TASK DIRECTIONS -> Without altering anything, output the material below.

[Begin]

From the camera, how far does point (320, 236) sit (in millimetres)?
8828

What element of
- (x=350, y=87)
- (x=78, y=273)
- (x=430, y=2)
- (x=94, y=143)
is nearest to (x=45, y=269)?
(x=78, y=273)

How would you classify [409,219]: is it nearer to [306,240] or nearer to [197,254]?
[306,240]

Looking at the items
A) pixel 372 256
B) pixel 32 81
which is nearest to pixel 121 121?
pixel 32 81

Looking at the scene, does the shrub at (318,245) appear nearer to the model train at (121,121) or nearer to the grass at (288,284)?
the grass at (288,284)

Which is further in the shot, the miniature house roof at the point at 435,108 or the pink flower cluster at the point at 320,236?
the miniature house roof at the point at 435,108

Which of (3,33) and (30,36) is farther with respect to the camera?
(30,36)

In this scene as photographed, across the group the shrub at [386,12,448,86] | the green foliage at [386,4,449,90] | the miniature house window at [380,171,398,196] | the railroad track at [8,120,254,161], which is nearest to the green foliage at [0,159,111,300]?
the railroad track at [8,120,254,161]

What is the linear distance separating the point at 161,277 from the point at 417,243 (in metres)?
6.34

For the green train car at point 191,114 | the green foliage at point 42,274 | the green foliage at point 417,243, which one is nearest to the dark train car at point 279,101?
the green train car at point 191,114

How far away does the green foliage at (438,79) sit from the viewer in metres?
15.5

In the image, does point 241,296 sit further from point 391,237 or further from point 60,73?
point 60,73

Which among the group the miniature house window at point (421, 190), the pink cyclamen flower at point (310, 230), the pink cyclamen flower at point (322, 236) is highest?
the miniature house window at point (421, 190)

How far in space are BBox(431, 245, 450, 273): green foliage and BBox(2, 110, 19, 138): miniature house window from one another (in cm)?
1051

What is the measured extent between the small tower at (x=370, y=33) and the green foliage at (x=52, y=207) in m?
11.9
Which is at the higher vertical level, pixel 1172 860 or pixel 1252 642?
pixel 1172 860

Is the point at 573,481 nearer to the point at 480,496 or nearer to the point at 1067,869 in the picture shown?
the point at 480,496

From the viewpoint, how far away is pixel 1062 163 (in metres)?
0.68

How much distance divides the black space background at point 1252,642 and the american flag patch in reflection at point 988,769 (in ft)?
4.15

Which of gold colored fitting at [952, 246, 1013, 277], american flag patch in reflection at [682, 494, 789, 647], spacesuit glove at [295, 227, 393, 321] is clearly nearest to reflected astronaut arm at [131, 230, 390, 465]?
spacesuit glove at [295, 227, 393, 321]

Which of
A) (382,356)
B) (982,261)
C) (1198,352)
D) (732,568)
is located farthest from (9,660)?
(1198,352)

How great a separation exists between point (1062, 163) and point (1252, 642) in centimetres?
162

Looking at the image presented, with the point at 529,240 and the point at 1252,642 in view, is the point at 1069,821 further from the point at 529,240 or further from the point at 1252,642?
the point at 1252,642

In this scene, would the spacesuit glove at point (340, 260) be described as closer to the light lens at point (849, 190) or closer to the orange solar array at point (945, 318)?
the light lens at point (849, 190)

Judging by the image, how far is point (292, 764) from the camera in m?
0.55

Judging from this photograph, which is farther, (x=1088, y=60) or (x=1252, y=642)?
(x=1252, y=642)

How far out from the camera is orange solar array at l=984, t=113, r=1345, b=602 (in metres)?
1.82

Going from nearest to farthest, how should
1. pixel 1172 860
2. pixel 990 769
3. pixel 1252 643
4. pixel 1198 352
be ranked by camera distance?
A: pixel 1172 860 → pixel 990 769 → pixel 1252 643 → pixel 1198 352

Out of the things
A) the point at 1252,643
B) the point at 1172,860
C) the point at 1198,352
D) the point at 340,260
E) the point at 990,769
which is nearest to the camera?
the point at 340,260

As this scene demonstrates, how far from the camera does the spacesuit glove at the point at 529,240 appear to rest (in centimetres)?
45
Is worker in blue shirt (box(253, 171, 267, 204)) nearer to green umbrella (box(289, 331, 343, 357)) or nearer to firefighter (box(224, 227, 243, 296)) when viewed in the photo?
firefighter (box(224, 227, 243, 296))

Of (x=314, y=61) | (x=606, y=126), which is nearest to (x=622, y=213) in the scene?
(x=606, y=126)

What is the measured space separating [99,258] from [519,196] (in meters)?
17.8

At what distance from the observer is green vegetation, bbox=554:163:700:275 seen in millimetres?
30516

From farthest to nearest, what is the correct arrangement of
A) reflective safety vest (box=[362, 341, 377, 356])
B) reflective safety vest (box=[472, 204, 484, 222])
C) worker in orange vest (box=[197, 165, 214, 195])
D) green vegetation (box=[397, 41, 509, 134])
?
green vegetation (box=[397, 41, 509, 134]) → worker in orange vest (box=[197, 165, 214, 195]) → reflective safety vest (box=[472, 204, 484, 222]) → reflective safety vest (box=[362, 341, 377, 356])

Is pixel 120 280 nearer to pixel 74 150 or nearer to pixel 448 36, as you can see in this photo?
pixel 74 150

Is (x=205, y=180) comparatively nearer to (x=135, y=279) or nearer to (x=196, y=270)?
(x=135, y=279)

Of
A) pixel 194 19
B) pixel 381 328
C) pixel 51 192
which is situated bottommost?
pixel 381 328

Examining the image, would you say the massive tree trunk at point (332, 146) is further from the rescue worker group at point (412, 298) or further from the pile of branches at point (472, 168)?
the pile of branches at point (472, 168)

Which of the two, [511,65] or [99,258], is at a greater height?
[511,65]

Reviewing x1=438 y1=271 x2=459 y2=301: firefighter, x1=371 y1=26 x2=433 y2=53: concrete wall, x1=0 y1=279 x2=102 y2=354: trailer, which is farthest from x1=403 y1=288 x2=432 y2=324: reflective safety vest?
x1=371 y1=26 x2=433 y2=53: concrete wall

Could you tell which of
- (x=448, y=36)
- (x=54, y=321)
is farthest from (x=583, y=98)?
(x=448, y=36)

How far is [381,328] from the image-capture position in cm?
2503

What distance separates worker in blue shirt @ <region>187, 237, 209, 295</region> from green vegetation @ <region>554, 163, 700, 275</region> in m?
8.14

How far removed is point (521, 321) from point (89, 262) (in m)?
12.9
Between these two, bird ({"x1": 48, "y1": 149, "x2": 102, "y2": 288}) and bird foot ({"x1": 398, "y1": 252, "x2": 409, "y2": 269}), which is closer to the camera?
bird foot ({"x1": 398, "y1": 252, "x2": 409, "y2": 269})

[End]

ANSWER TO THE TASK ->
From the camera, how far does point (320, 236) sit (in millimetres)?
8828

What element of
- (x=350, y=87)
- (x=78, y=273)
- (x=430, y=2)
- (x=94, y=143)
is nearest to (x=45, y=269)?
(x=78, y=273)

How would you classify [409,219]: is it nearer to [306,240] or nearer to [197,254]?
[306,240]

Looking at the items
A) pixel 372 256
B) pixel 32 81
which is nearest to pixel 121 121?
pixel 32 81

Looking at the scene, does the shrub at (318,245) appear nearer to the model train at (121,121) or nearer to the grass at (288,284)?
the grass at (288,284)

Which is further in the shot, the miniature house roof at the point at 435,108 or the pink flower cluster at the point at 320,236?
the miniature house roof at the point at 435,108

Which of (3,33) and (30,36) is farther with respect to the camera?
(30,36)

In this scene as photographed, across the group the shrub at [386,12,448,86] | the green foliage at [386,4,449,90] | the miniature house window at [380,171,398,196] | the railroad track at [8,120,254,161], which is nearest to the green foliage at [0,159,111,300]?
the railroad track at [8,120,254,161]

What is the linear distance separating the point at 161,277 from the point at 417,243 (in metres)?
6.34

For the green train car at point 191,114 | the green foliage at point 42,274 | the green foliage at point 417,243, which one is nearest to the dark train car at point 279,101?
the green train car at point 191,114

How far away does the green foliage at (438,79) sit from the viewer in metres?
15.5

In the image, does point 241,296 sit further from point 391,237 or further from point 60,73?
point 60,73

Which among the group the miniature house window at point (421, 190), the pink cyclamen flower at point (310, 230), the pink cyclamen flower at point (322, 236) is highest?
the miniature house window at point (421, 190)

How far in space are BBox(431, 245, 450, 273): green foliage and BBox(2, 110, 19, 138): miniature house window from one another (in cm)?
1051

What is the measured extent between the small tower at (x=370, y=33) and the green foliage at (x=52, y=207) in m?
11.9
Which is at the higher vertical level, pixel 1172 860 or pixel 1252 642?
pixel 1172 860

Is the point at 573,481 nearer to the point at 480,496 or nearer to the point at 1067,869 in the picture shown?
the point at 480,496

From the viewpoint, how far away is pixel 1062 163 (in metres)?
0.68

How much distance divides the black space background at point 1252,642 and the american flag patch in reflection at point 988,769 (in ft)?
4.15

Which of gold colored fitting at [952, 246, 1013, 277], american flag patch in reflection at [682, 494, 789, 647], spacesuit glove at [295, 227, 393, 321] is clearly nearest to reflected astronaut arm at [131, 230, 390, 465]?
spacesuit glove at [295, 227, 393, 321]

Which of
A) (382,356)
B) (982,261)
C) (1198,352)
D) (732,568)
is located farthest from (9,660)?
(1198,352)

How great a separation exists between point (1062, 163) and point (1252, 642) in centimetres?
162

Looking at the image presented, with the point at 529,240 and the point at 1252,642 in view, is the point at 1069,821 further from the point at 529,240 or further from the point at 1252,642?
the point at 1252,642

In this scene, would the spacesuit glove at point (340, 260) be described as closer to the light lens at point (849, 190) or closer to the orange solar array at point (945, 318)?
the light lens at point (849, 190)

Judging by the image, how far is point (292, 764) from the camera in m?
0.55

Judging from this photograph, which is farther, (x=1088, y=60) or (x=1252, y=642)?
(x=1252, y=642)

How far out from the camera is orange solar array at l=984, t=113, r=1345, b=602 (in metres)?
1.82

Going from nearest to farthest, how should
1. pixel 1172 860
2. pixel 990 769
3. pixel 1252 643
4. pixel 1198 352
be ranked by camera distance?
A: pixel 1172 860 → pixel 990 769 → pixel 1252 643 → pixel 1198 352

Out of the things
A) the point at 1252,643
B) the point at 1172,860
C) the point at 1198,352
D) the point at 340,260
E) the point at 990,769
which is nearest to the camera?
the point at 340,260

As this scene demonstrates, how far from the camera does the spacesuit glove at the point at 529,240 appear to rest (in centimetres)?
45
Is worker in blue shirt (box(253, 171, 267, 204)) nearer to green umbrella (box(289, 331, 343, 357)) or nearer to firefighter (box(224, 227, 243, 296)) when viewed in the photo?
firefighter (box(224, 227, 243, 296))

Of (x=314, y=61) | (x=606, y=126), which is nearest to (x=622, y=213) in the scene?
(x=606, y=126)

What is the measured space separating [99,258] from [519,196] (in meters)?
17.8

At what distance from the observer is green vegetation, bbox=554:163:700:275 seen in millimetres?
30516

From farthest to nearest, what is the correct arrangement of
A) reflective safety vest (box=[362, 341, 377, 356])
B) reflective safety vest (box=[472, 204, 484, 222])
C) worker in orange vest (box=[197, 165, 214, 195])
D) green vegetation (box=[397, 41, 509, 134])
?
green vegetation (box=[397, 41, 509, 134]) → worker in orange vest (box=[197, 165, 214, 195]) → reflective safety vest (box=[472, 204, 484, 222]) → reflective safety vest (box=[362, 341, 377, 356])

Is pixel 120 280 nearer to pixel 74 150 or nearer to pixel 448 36, as you can see in this photo?
pixel 74 150

Is (x=205, y=180) comparatively nearer to (x=135, y=279) or nearer to (x=196, y=270)?
(x=135, y=279)

Of
A) pixel 194 19
B) pixel 381 328
C) pixel 51 192
which is situated bottommost?
pixel 381 328

Examining the image, would you say the massive tree trunk at point (332, 146) is further from the rescue worker group at point (412, 298) or further from the pile of branches at point (472, 168)?
the pile of branches at point (472, 168)

Which of the two, [511,65] or [99,258], is at a greater height?
[511,65]

Reviewing x1=438 y1=271 x2=459 y2=301: firefighter, x1=371 y1=26 x2=433 y2=53: concrete wall, x1=0 y1=279 x2=102 y2=354: trailer, which is farthest from x1=403 y1=288 x2=432 y2=324: reflective safety vest?
x1=371 y1=26 x2=433 y2=53: concrete wall

Could you tell which of
- (x=448, y=36)
- (x=54, y=321)
is farthest from (x=583, y=98)?
(x=448, y=36)

How far is [381,328] from the image-capture position in cm?
2503

What distance separates worker in blue shirt @ <region>187, 237, 209, 295</region> from green vegetation @ <region>554, 163, 700, 275</region> in m?
8.14

How far removed is point (521, 321) from point (89, 262) (in m)?
12.9
Between these two, bird ({"x1": 48, "y1": 149, "x2": 102, "y2": 288}) and bird foot ({"x1": 398, "y1": 252, "x2": 409, "y2": 269}), which is closer to the camera?
bird foot ({"x1": 398, "y1": 252, "x2": 409, "y2": 269})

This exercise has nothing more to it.